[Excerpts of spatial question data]
** BEGIN **
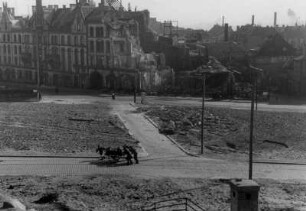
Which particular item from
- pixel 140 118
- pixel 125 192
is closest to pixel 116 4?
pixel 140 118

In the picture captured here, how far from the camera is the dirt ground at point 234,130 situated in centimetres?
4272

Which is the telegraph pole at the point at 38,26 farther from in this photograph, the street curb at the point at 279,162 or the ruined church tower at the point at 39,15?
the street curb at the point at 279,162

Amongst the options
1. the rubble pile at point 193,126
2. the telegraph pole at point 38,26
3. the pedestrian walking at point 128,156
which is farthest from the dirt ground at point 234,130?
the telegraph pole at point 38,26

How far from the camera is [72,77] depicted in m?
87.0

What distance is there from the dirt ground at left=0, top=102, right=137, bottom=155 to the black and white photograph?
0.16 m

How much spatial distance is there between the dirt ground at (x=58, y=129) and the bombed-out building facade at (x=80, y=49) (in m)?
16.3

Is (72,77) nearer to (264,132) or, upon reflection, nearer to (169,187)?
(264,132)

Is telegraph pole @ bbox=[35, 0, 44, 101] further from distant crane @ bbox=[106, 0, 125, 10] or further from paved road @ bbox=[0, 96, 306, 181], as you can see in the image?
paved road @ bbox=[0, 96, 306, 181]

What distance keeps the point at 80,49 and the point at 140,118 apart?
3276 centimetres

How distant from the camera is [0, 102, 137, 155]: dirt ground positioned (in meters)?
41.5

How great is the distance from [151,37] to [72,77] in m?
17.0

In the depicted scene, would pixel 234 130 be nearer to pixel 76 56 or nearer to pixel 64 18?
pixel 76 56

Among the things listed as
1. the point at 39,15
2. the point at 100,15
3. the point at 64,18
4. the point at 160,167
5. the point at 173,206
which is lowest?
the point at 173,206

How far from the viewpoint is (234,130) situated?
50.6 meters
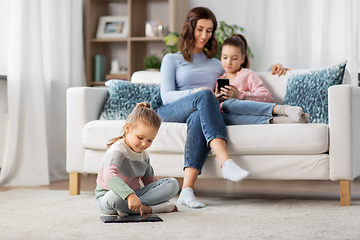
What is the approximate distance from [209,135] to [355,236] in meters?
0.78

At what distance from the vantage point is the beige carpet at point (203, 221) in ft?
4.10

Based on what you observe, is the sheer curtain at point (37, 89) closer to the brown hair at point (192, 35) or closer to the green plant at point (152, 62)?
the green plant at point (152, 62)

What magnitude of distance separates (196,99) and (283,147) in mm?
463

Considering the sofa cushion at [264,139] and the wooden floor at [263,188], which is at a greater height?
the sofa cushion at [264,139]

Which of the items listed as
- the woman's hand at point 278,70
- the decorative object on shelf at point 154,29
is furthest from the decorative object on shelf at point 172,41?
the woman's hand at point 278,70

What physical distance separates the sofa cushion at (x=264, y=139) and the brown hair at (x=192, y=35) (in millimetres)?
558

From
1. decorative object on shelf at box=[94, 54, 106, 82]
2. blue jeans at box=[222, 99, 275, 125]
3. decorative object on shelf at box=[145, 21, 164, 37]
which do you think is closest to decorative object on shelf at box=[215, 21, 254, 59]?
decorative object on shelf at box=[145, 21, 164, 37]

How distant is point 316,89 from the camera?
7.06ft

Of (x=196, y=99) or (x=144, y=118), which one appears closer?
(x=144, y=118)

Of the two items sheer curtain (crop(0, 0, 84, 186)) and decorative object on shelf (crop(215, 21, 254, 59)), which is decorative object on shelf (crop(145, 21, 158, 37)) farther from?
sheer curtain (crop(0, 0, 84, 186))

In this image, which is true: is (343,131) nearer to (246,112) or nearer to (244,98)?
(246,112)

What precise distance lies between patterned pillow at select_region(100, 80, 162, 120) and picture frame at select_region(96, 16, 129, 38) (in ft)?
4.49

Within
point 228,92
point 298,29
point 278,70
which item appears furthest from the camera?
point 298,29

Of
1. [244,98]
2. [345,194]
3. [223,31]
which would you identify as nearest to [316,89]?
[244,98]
** END **
=== TASK STATEMENT ===
Rewrite the listing starting at the line containing "What precise distance" and ending at the end of the listing, requests included. In the answers only, multiply every distance and coordinate by 0.7 and round each result to the same number of decimals as the original, with halves rounded up.

=== ANSWER FOR THE TASK ===
What precise distance lies between patterned pillow at select_region(100, 80, 162, 120) and picture frame at select_region(96, 16, 129, 38) (in ft)?
3.14

Within
point 228,92
point 298,29
point 278,70
which item appears furthest from the camera?
point 209,20

Of
1. [244,98]
2. [345,194]
3. [223,31]
which would you identify as nearest to [316,89]?
[171,69]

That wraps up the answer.